* **WHAT YOU NEED TO DO**:
A: Per the court opinion, how many duffel bags did Production, Inc. agree to manufacture for the United States?
B: Reproduce the court opinion starting with "US District Court" and going on through "Court D. Massachusetts.", switching "Massachusetts" to "Connecticut".
C: Pick up the court opinion in United States v. Scolnick at the point where it stops, and write what comes next.

* **SUPPLIED TEXT**:
United States v. Scolnick, 219 F. Supp. 408 (D. Mass. 1963)

US District Court for the District of Massachusetts - 219 F. Supp. 408 (D. Mass. 1963)
June 20, 1963

219 F. Supp. 408 (1963)

UNITED STATES of America, Plaintiff,
Aaron SCOLNICK and Hyman Scolnick, Defendants.

Civ. A. No. 59-113-F.

United States District Court D. Massachusetts.

June 20, 1963.

W. Arthur Garrity, Jr., U. S. Atty., William C. Madden, Asst. U. S. Atty., for plaintiff.

Francis M. Qua, Lowell, Mass., for Union National Bank.

Dean Nicholson, Haverhill, Mass., for A. Scolnick and H. Scolnick.

FRANCIS J. W. FORD, District Judge.

In this action the United States seeks to recover from defendants damages under 31 U.S.C.A. §§ 231 and 232 resulting from an alleged presentation of false claims against the United States, or alternatively to recover from the defendants amounts by which they were unjustly *409 enriched as a result of payments allegedly made by the United States by mistake.

Defendant Aaron Scolnick at the times material here was president, treasurer and principal stockholder of Production, Inc., a Massachusetts corporation with a place of business in Lowell. On November 21, 1952 Production, Inc. entered into a contract with the Armed Services Textile and Apparel Procurement Agency (ASTAPA), an agency of the United States, to manufacture for the United States 32,000 duffel bags, at a price of 68¢ each, for a total price of $21,760.

* **RECORDED DATA**:
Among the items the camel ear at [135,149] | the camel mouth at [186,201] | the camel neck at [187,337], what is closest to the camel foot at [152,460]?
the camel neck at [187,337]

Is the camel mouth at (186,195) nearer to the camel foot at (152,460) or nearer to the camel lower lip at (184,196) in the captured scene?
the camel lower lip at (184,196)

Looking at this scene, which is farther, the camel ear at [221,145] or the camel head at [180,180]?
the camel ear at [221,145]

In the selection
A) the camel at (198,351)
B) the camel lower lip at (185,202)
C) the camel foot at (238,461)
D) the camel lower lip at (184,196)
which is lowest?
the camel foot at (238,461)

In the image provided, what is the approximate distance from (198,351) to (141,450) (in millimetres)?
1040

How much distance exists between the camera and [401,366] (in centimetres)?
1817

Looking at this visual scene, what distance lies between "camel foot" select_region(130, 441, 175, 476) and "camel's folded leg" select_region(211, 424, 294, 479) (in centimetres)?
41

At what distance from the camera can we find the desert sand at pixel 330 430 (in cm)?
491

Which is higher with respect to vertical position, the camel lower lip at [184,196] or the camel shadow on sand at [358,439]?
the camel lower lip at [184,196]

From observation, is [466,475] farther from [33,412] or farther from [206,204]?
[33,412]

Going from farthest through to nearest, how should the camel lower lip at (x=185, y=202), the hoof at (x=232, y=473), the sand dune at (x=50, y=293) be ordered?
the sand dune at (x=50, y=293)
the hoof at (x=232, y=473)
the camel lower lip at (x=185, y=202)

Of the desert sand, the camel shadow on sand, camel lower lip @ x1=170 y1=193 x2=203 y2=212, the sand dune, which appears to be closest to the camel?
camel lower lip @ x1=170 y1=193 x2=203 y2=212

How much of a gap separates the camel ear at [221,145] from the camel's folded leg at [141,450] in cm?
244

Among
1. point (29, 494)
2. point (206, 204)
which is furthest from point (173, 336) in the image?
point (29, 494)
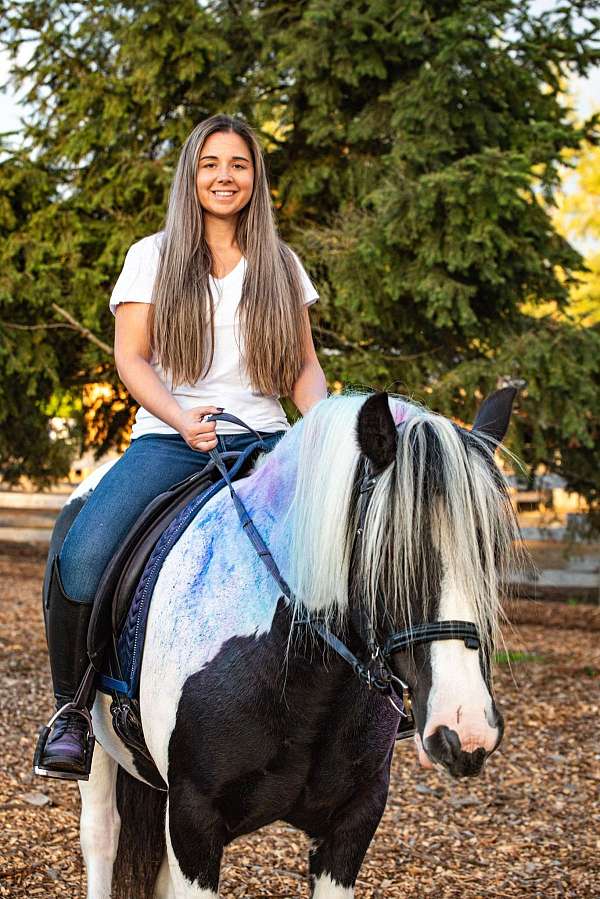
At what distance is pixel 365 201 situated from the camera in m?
7.00

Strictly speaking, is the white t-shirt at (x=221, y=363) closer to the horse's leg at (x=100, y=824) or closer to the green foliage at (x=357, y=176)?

* **TASK-BY-TASK OUTPUTS**:
A: 32,000 duffel bags

B:
US District Court for the District of Connecticut - 219 F. Supp. 408 (D. Mass. 1963)
June 20, 1963

219 F. Supp. 408 (1963)

UNITED STATES of America, Plaintiff,
Aaron SCOLNICK and Hyman Scolnick, Defendants.

Civ. A. No. 59-113-F.

United States District Court D. Connecticut.

C:
By May 1, 1953 none of these bags had been delivered to the United States. On that date the United States, Production, Inc. and Small Defense Plants Administration (SDPA), another agency of the United States, entered into a so-called tripartite agreement, under the terms of which SDPA was substituted for Production, Inc. as prime contractor on the duffel bag contract. The purpose of this new arrangement was to enable Production, Inc. to get financial help from SDPA to enable it to complete the work on the duffel bags.

On the same date, May 1, 1953, Production, Inc. entered into a subcontract with SDPA under which Production, Inc. was to manufacture the duffel bags called for by the prime contract. Under this subcontract it was agreed that the contracting officer might make partial payments to Production, Inc. in advance of delivery of the duffel bags. During the period from May 1, 1953 through June 30, 1953 SDPA made eight partial payments to Production, Inc. totaling $10,103.22.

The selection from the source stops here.